Airbnb has backed calls for the creation of a digital regulator for the European Union after winning a landmark court case in the bloc that meant it could be classed as an online platform rather than a property agent.
The short-term home rental platform said a new watchdog should form part of the discussion around the EU’s proposed Digital Services Act, which aims to upgrade safety rules for digital platforms and services.
“While our thinking on this topic is still in its early stages… we are clear that we support calls for a single European oversight body for digital services,” said Chris Lehane, an Airbnb senior vice president, at a briefing in London.
Airbnb won its legal battle to remain exempt from onerous European property regulations in a landmark ruling by the EU’s top court last month.
The site’s rapid growth over the past decade has posed a challenge for the traditional hotel industry, as well as local authorities across the globe.

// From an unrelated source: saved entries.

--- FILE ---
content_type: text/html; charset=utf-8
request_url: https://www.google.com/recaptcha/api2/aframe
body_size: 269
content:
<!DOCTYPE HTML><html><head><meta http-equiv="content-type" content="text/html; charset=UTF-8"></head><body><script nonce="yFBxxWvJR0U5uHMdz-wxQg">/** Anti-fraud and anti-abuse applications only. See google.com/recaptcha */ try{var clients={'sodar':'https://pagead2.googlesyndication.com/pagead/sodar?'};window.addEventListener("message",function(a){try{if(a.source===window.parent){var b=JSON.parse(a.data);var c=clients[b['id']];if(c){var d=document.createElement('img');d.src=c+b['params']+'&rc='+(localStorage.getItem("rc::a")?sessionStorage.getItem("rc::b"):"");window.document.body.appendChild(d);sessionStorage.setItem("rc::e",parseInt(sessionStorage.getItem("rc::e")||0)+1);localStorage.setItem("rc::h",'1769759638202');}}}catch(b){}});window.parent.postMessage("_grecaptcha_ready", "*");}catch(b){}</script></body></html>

Authorities in New York, Amsterdam, Berlin, and Paris have all accused the company of worsening housing shortages in their cities and pushing out lower-income residents.
Airbnb says that it, cities, hosts and customers would all benefit from better regulation of the sector.
“We strongly believe that housing policy and regulations of short-term rentals within that does need to take place at the local level,” Lehane said at this morning’s briefing.
Writing to European cities to announce the company’s support for a new regulator, Lehane said a new body could help ensure regulation in the sector was consistent and trusted, and would be able to mediate disputes.
He added that Airbnb would announce a partnership to provide cities with independently-published data on the impact of short-term rentals within Europe, and wanted to work on improved ways to collect tourist taxes from guests.
Airbnb announced last year that it would introduce new global safety measures following a fatal Halloween shooting at an Airbnb rental in California. These include a ban on so-called party houses, a 24/7 hotline, and a review of “high risk reservations”.